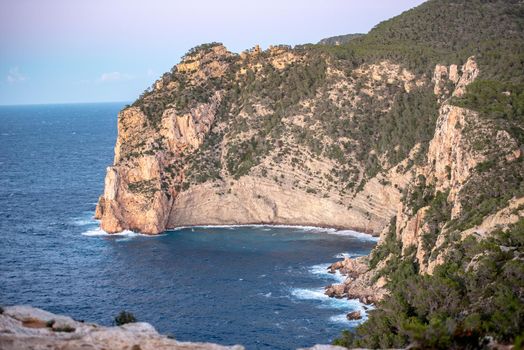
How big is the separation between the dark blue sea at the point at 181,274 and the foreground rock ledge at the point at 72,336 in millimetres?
29430

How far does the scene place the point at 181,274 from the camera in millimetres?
77438

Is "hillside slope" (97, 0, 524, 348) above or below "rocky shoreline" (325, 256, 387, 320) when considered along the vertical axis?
above

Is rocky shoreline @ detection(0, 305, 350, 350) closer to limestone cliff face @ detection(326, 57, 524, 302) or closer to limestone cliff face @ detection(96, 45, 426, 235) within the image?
limestone cliff face @ detection(326, 57, 524, 302)

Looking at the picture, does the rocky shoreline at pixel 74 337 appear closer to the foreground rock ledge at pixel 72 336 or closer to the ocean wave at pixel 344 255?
the foreground rock ledge at pixel 72 336

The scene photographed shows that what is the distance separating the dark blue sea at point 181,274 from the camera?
6225 cm

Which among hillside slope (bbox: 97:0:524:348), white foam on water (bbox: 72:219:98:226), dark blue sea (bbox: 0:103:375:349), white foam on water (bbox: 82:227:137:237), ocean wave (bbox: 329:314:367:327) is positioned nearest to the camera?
ocean wave (bbox: 329:314:367:327)

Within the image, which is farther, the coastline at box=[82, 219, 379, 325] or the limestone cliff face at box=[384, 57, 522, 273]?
the coastline at box=[82, 219, 379, 325]

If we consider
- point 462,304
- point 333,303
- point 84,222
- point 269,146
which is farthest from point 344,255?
point 462,304

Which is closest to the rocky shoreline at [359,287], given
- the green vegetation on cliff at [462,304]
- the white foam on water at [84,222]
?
the green vegetation on cliff at [462,304]

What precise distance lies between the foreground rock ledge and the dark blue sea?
1159 inches

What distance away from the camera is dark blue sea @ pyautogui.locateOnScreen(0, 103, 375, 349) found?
62.2m

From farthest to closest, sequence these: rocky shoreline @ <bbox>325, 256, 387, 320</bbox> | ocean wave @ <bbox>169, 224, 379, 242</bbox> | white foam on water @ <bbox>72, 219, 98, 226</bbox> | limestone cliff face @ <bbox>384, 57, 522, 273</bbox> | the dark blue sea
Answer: white foam on water @ <bbox>72, 219, 98, 226</bbox>, ocean wave @ <bbox>169, 224, 379, 242</bbox>, rocky shoreline @ <bbox>325, 256, 387, 320</bbox>, the dark blue sea, limestone cliff face @ <bbox>384, 57, 522, 273</bbox>

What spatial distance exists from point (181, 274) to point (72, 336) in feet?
163

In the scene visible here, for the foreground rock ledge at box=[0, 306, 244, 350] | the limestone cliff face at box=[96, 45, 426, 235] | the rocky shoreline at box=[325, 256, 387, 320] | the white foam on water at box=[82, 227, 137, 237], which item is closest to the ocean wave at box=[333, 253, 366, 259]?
the rocky shoreline at box=[325, 256, 387, 320]
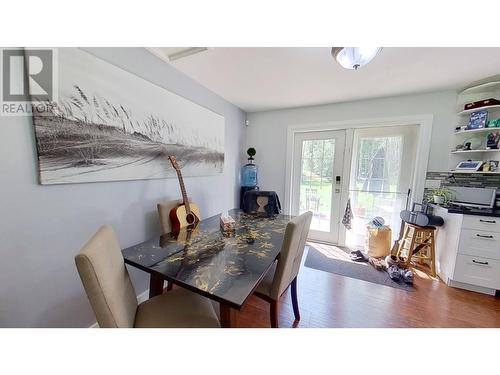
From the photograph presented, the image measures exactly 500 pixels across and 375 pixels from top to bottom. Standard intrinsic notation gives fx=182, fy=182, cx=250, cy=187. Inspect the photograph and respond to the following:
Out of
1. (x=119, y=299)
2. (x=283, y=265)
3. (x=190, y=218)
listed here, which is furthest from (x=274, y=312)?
(x=190, y=218)

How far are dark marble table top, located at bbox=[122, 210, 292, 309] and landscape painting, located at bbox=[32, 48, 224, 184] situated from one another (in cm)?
60

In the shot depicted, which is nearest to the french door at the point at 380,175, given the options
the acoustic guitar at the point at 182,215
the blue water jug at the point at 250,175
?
the blue water jug at the point at 250,175

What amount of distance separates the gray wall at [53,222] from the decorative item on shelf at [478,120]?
3198 millimetres

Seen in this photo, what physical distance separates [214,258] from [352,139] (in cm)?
254

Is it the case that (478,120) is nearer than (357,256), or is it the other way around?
(478,120)

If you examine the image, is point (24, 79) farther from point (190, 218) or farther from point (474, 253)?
point (474, 253)

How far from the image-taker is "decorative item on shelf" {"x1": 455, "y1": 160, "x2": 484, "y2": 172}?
1938mm

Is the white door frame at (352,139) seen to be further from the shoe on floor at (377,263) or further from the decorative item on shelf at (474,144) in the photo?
the shoe on floor at (377,263)

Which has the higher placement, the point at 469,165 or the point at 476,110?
the point at 476,110

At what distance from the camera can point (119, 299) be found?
2.49ft

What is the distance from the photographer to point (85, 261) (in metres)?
0.63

### WHAT IS REQUIRED:
Write out every record above exactly as it stands, but leave out the pictures.

### FULL OUTPUT:
How big is the separation between the dark blue sea at the point at 181,274 and the foreground rock ledge at the point at 72,336 in millimetres?
29430

How far does the scene place the point at 181,274 from the camera in millimetres?
77438

Is "hillside slope" (97, 0, 524, 348) above or below "rocky shoreline" (325, 256, 387, 320) when considered along the vertical axis?
above

Is rocky shoreline @ detection(0, 305, 350, 350) closer to limestone cliff face @ detection(326, 57, 524, 302) or closer to limestone cliff face @ detection(96, 45, 426, 235) within the image?
limestone cliff face @ detection(326, 57, 524, 302)

Looking at the picture, does the rocky shoreline at pixel 74 337 appear closer to the foreground rock ledge at pixel 72 336 or closer to the ocean wave at pixel 344 255?
the foreground rock ledge at pixel 72 336

The scene photographed shows that what is the distance separating the dark blue sea at point 181,274 from the camera?
6225 cm

Which among hillside slope (bbox: 97:0:524:348), white foam on water (bbox: 72:219:98:226), dark blue sea (bbox: 0:103:375:349), white foam on water (bbox: 82:227:137:237), ocean wave (bbox: 329:314:367:327) is positioned nearest to the camera?
ocean wave (bbox: 329:314:367:327)

Within the image, which is farther, the coastline at box=[82, 219, 379, 325] or the limestone cliff face at box=[384, 57, 522, 273]?
the coastline at box=[82, 219, 379, 325]

If we consider
- point 462,304
- point 333,303
- point 84,222
- point 269,146
which is farthest from point 344,255?
point 462,304

Which is closest to the rocky shoreline at [359,287], given
- the green vegetation on cliff at [462,304]
- the white foam on water at [84,222]
?
the green vegetation on cliff at [462,304]

What precise distance lies between the foreground rock ledge and the dark blue sea?
1159 inches

What distance away from the camera is dark blue sea @ pyautogui.locateOnScreen(0, 103, 375, 349) found?
62.2m

From farthest to closest, sequence these: rocky shoreline @ <bbox>325, 256, 387, 320</bbox> | ocean wave @ <bbox>169, 224, 379, 242</bbox> | white foam on water @ <bbox>72, 219, 98, 226</bbox> | limestone cliff face @ <bbox>384, 57, 522, 273</bbox> | the dark blue sea
Answer: white foam on water @ <bbox>72, 219, 98, 226</bbox>, ocean wave @ <bbox>169, 224, 379, 242</bbox>, rocky shoreline @ <bbox>325, 256, 387, 320</bbox>, the dark blue sea, limestone cliff face @ <bbox>384, 57, 522, 273</bbox>

What spatial distance exists from point (181, 274) to point (72, 336) in feet?
163

In the scene visible here, for the foreground rock ledge at box=[0, 306, 244, 350] | the limestone cliff face at box=[96, 45, 426, 235] | the rocky shoreline at box=[325, 256, 387, 320] | the white foam on water at box=[82, 227, 137, 237], which item is closest to the ocean wave at box=[333, 253, 366, 259]?
the rocky shoreline at box=[325, 256, 387, 320]
From the photograph presented, the image measures exactly 500 pixels across and 375 pixels from top to bottom. Standard intrinsic notation gives fx=182, fy=182, cx=250, cy=187. Inspect the photograph and respond to the following:
Out of
1. (x=119, y=299)
2. (x=283, y=265)
3. (x=190, y=218)
listed here, which is furthest from (x=274, y=312)?
(x=190, y=218)

How far are dark marble table top, located at bbox=[122, 210, 292, 309] and landscape painting, located at bbox=[32, 48, 224, 184] situated from one another (in cm)?
60

In the shot depicted, which is nearest to the french door at the point at 380,175, given the options
the acoustic guitar at the point at 182,215
the blue water jug at the point at 250,175
?
the blue water jug at the point at 250,175

What amount of distance separates the gray wall at [53,222] from the decorative item on shelf at [478,120]?
3198 millimetres

Seen in this photo, what physical distance separates [214,258] from [352,139] (in cm)?
254

Is it the case that (478,120) is nearer than (357,256), or is it the other way around?
(478,120)

If you examine the image, is point (24, 79) farther from point (190, 218) or farther from point (474, 253)?
point (474, 253)

How far from the image-taker is "decorative item on shelf" {"x1": 455, "y1": 160, "x2": 484, "y2": 172}?
1938mm

Is the white door frame at (352,139) seen to be further from the shoe on floor at (377,263) or further from the decorative item on shelf at (474,144) in the photo?
the shoe on floor at (377,263)

Which has the higher placement, the point at 469,165 or the point at 476,110?
the point at 476,110

At what distance from the camera can point (119, 299) be found?
2.49ft

What is the distance from the photographer to point (85, 261) (in metres)?
0.63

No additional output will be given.